[Stored data entries]
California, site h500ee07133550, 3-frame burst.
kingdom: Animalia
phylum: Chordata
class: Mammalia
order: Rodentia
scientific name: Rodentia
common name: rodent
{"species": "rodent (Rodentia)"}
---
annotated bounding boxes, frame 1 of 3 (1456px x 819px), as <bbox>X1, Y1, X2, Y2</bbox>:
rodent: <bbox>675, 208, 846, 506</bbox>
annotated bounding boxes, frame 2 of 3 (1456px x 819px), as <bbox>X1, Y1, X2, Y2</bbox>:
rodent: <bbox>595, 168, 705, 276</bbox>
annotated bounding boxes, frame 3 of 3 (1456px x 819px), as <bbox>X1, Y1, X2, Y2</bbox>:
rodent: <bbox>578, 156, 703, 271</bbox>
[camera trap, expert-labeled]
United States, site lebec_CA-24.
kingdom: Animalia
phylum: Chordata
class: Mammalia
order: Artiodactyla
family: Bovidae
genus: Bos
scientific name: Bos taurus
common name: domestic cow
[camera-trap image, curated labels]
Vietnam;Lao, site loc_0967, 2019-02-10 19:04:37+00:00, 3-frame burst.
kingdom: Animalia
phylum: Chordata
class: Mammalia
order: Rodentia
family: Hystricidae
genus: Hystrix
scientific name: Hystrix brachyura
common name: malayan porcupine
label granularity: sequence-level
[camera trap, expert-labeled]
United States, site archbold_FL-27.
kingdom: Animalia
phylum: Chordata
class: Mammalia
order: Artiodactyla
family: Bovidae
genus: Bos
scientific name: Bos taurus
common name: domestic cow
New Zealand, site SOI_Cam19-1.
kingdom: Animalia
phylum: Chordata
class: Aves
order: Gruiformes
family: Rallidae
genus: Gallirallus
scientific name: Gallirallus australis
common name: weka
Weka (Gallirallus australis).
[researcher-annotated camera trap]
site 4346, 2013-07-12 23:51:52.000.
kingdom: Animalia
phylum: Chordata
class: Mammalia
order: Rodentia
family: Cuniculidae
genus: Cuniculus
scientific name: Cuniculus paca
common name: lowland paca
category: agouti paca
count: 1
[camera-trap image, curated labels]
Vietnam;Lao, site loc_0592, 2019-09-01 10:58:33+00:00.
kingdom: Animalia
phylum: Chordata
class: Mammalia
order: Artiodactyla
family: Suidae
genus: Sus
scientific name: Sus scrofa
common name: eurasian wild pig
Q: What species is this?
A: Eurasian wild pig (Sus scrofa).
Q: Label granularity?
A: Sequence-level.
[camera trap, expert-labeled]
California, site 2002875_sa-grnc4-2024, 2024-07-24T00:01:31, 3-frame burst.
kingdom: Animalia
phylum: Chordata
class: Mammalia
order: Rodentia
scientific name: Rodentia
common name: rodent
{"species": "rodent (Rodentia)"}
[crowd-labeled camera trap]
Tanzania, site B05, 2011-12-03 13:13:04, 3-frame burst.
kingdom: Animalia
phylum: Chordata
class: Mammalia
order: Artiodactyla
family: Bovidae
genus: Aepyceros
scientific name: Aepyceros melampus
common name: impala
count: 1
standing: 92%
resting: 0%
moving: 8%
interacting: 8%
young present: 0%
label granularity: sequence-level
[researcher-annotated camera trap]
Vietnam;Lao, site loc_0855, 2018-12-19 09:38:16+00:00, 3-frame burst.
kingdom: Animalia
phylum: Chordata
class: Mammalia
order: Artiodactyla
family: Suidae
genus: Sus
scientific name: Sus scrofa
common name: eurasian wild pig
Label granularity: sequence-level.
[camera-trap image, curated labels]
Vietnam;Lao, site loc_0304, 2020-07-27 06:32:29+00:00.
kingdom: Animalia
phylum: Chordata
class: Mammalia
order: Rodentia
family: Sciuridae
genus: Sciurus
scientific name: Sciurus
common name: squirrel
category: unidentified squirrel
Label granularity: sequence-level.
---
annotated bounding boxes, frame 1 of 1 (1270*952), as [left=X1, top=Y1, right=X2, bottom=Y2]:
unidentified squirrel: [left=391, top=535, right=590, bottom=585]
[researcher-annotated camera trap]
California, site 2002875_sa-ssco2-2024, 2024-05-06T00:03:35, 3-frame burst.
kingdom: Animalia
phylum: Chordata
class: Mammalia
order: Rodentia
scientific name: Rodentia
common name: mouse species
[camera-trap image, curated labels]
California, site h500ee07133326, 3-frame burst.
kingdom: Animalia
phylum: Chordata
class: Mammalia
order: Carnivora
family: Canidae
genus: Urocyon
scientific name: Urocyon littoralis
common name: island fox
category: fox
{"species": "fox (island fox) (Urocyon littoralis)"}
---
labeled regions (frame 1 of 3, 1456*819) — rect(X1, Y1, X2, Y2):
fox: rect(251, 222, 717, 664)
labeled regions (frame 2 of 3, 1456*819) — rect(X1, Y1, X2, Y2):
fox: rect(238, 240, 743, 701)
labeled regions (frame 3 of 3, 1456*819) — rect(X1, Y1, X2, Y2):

### [Assignment]
Each record should be returned precisely as written.

### [Response area]
California, site h500ee07133550, 3-frame burst.
kingdom: Animalia
phylum: Chordata
class: Mammalia
order: Rodentia
scientific name: Rodentia
common name: rodent
{"species": "rodent (Rodentia)"}
---
annotated bounding boxes, frame 1 of 3 (1456px x 819px), as <bbox>X1, Y1, X2, Y2</bbox>:
rodent: <bbox>675, 208, 846, 506</bbox>
annotated bounding boxes, frame 2 of 3 (1456px x 819px), as <bbox>X1, Y1, X2, Y2</bbox>:
rodent: <bbox>595, 168, 705, 276</bbox>
annotated bounding boxes, frame 3 of 3 (1456px x 819px), as <bbox>X1, Y1, X2, Y2</bbox>:
rodent: <bbox>578, 156, 703, 271</bbox>
[camera trap, expert-labeled]
United States, site lebec_CA-24.
kingdom: Animalia
phylum: Chordata
class: Mammalia
order: Artiodactyla
family: Bovidae
genus: Bos
scientific name: Bos taurus
common name: domestic cow
[camera-trap image, curated labels]
Vietnam;Lao, site loc_0967, 2019-02-10 19:04:37+00:00, 3-frame burst.
kingdom: Animalia
phylum: Chordata
class: Mammalia
order: Rodentia
family: Hystricidae
genus: Hystrix
scientific name: Hystrix brachyura
common name: malayan porcupine
label granularity: sequence-level
[camera trap, expert-labeled]
United States, site archbold_FL-27.
kingdom: Animalia
phylum: Chordata
class: Mammalia
order: Artiodactyla
family: Bovidae
genus: Bos
scientific name: Bos taurus
common name: domestic cow
New Zealand, site SOI_Cam19-1.
kingdom: Animalia
phylum: Chordata
class: Aves
order: Gruiformes
family: Rallidae
genus: Gallirallus
scientific name: Gallirallus australis
common name: weka
Weka (Gallirallus australis).
[researcher-annotated camera trap]
site 4346, 2013-07-12 23:51:52.000.
kingdom: Animalia
phylum: Chordata
class: Mammalia
order: Rodentia
family: Cuniculidae
genus: Cuniculus
scientific name: Cuniculus paca
common name: lowland paca
category: agouti paca
count: 1
[camera-trap image, curated labels]
Vietnam;Lao, site loc_0592, 2019-09-01 10:58:33+00:00.
kingdom: Animalia
phylum: Chordata
class: Mammalia
order: Artiodactyla
family: Suidae
genus: Sus
scientific name: Sus scrofa
common name: eurasian wild pig
Q: What species is this?
A: Eurasian wild pig (Sus scrofa).
Q: Label granularity?
A: Sequence-level.
[camera trap, expert-labeled]
California, site 2002875_sa-grnc4-2024, 2024-07-24T00:01:31, 3-frame burst.
kingdom: Animalia
phylum: Chordata
class: Mammalia
order: Rodentia
scientific name: Rodentia
common name: rodent
{"species": "rodent (Rodentia)"}
[crowd-labeled camera trap]
Tanzania, site B05, 2011-12-03 13:13:04, 3-frame burst.
kingdom: Animalia
phylum: Chordata
class: Mammalia
order: Artiodactyla
family: Bovidae
genus: Aepyceros
scientific name: Aepyceros melampus
common name: impala
count: 1
standing: 92%
resting: 0%
moving: 8%
interacting: 8%
young present: 0%
label granularity: sequence-level
[researcher-annotated camera trap]
Vietnam;Lao, site loc_0855, 2018-12-19 09:38:16+00:00, 3-frame burst.
kingdom: Animalia
phylum: Chordata
class: Mammalia
order: Artiodactyla
family: Suidae
genus: Sus
scientific name: Sus scrofa
common name: eurasian wild pig
Label granularity: sequence-level.
[camera-trap image, curated labels]
Vietnam;Lao, site loc_0304, 2020-07-27 06:32:29+00:00.
kingdom: Animalia
phylum: Chordata
class: Mammalia
order: Rodentia
family: Sciuridae
genus: Sciurus
scientific name: Sciurus
common name: squirrel
category: unidentified squirrel
Label granularity: sequence-level.
---
annotated bounding boxes, frame 1 of 1 (1270*952), as [left=X1, top=Y1, right=X2, bottom=Y2]:
unidentified squirrel: [left=391, top=535, right=590, bottom=585]
[researcher-annotated camera trap]
California, site 2002875_sa-ssco2-2024, 2024-05-06T00:03:35, 3-frame burst.
kingdom: Animalia
phylum: Chordata
class: Mammalia
order: Rodentia
scientific name: Rodentia
common name: mouse species
[camera-trap image, curated labels]
California, site h500ee07133326, 3-frame burst.
kingdom: Animalia
phylum: Chordata
class: Mammalia
order: Carnivora
family: Canidae
genus: Urocyon
scientific name: Urocyon littoralis
common name: island fox
category: fox
{"species": "fox (island fox) (Urocyon littoralis)"}
---
labeled regions (frame 1 of 3, 1456*819) — rect(X1, Y1, X2, Y2):
fox: rect(251, 222, 717, 664)
labeled regions (frame 2 of 3, 1456*819) — rect(X1, Y1, X2, Y2):
fox: rect(238, 240, 743, 701)
labeled regions (frame 3 of 3, 1456*819) — rect(X1, Y1, X2, Y2):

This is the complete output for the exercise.